Charles apparut là-haut dans la pénombre, cadré par la trappe d’accès au grenier. Il tenait entre ses mains un coffre couvert de poussière.
– Wow, dit Catherine, c’est quoi ça?
– Viens m’aider à le descendre, je veux voir ce qu’il contient, lança Charles, fébrile.
Catherine tint l’escabeau, tandis que Charles descendit prudemment du grenier. Il alla déposer le coffre sur la table du salon et Catherine vint le rejoindre avec un chiffon pour dépoussiérer la trouvaille. Le coffre de bois sombre était abondamment verni et semblait très ancien avec ses ferrures bronze laiton et ses poignées de cuir qui sentaient une époque révolue.
– Il est magnifique, s’exclama Catherine.
Le couvercle bombé couina quand Charles le souleva doucement. Il sourit, satisfait qu’il ne soit pas verrouillé, mais rapidement la déception se lut sur son visage. Il ne contenait que quelques livres, des herbiers. Rien d’autre.
– « Louise D. 1898 » lut Charles d’un ton neutre en prenant un des livres. Dommage, c’est pas aujourd’hui qu’on va devenir riche ma belle Cath!
– Laisses-moi regarder, dit Catherine en lui subtilisant l’herbier des mains et s’assoyant sur le canapé tandis que Charles continuait d’inspecter le coffre, se demandant s’il pourrait en tirer un bon prix.

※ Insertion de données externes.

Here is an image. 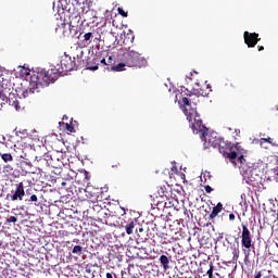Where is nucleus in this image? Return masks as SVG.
<instances>
[{
  "mask_svg": "<svg viewBox=\"0 0 278 278\" xmlns=\"http://www.w3.org/2000/svg\"><path fill=\"white\" fill-rule=\"evenodd\" d=\"M110 62H112V56L109 58V63H106V64H110Z\"/></svg>",
  "mask_w": 278,
  "mask_h": 278,
  "instance_id": "f704fd0d",
  "label": "nucleus"
},
{
  "mask_svg": "<svg viewBox=\"0 0 278 278\" xmlns=\"http://www.w3.org/2000/svg\"><path fill=\"white\" fill-rule=\"evenodd\" d=\"M210 92H212V86L207 85Z\"/></svg>",
  "mask_w": 278,
  "mask_h": 278,
  "instance_id": "473e14b6",
  "label": "nucleus"
},
{
  "mask_svg": "<svg viewBox=\"0 0 278 278\" xmlns=\"http://www.w3.org/2000/svg\"><path fill=\"white\" fill-rule=\"evenodd\" d=\"M64 118L66 119V116L63 117V121H64Z\"/></svg>",
  "mask_w": 278,
  "mask_h": 278,
  "instance_id": "ea45409f",
  "label": "nucleus"
},
{
  "mask_svg": "<svg viewBox=\"0 0 278 278\" xmlns=\"http://www.w3.org/2000/svg\"><path fill=\"white\" fill-rule=\"evenodd\" d=\"M23 74L26 76L27 79L28 76L31 75V72H29V70H23Z\"/></svg>",
  "mask_w": 278,
  "mask_h": 278,
  "instance_id": "412c9836",
  "label": "nucleus"
},
{
  "mask_svg": "<svg viewBox=\"0 0 278 278\" xmlns=\"http://www.w3.org/2000/svg\"><path fill=\"white\" fill-rule=\"evenodd\" d=\"M23 197H25V189L23 187V182L16 185L15 193L11 197V201H23Z\"/></svg>",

Tournant les pages jaunies, sèches, rigides et légèrement ondulées, Catherine réalisa rapidement que l’herbier n’avait rien de conventionnel. Louise D, n’avait pas cherché à répertorier plantes ou fleurs dans son herbier, mais plutôt des souvenirs, des pensées volées, des moments de vie qu’elle avait voulu figer dans le temps. Sur chaque page, une fleur maintenant sèche et rabougrie était accompagnée d’un texte, magnifiquement calligraphié, dont le choix et la musicalité des mots, laissait flotter en elle, un subtil parfum de bonheur. Plus qu’un herbier, c’était un journal poétique intime qui au départ, avait dû être superbement enrichi par le parfum des fleurs. À la dernière page, ce poème prophétique venu d’une autre époque:
Comme un oiseau léger, la main de l’indiscrète
Preste, et pourtant sans hâte, erre, et tourne au hasard
Les vieux papiers jaunis, et la boîte secrète
Aux tendresses gardées ; rien n’échappe au regard.
Et railleuse d’abord, la fillette examine
Ces lettres du passé, ces choses d’autrefois,
Relit des bouts de phrase en souriant, mutine,
Et ces fleurs desséchées et ces tendres émois.
De tout cela, très doux, un parfum vague émane,
Subtilisé dans l’air, chypre mêlé d’iris,
Une odeur d’ancien temps, de rose qui se fane,
Essence de Cythère et bouquets de Chloris.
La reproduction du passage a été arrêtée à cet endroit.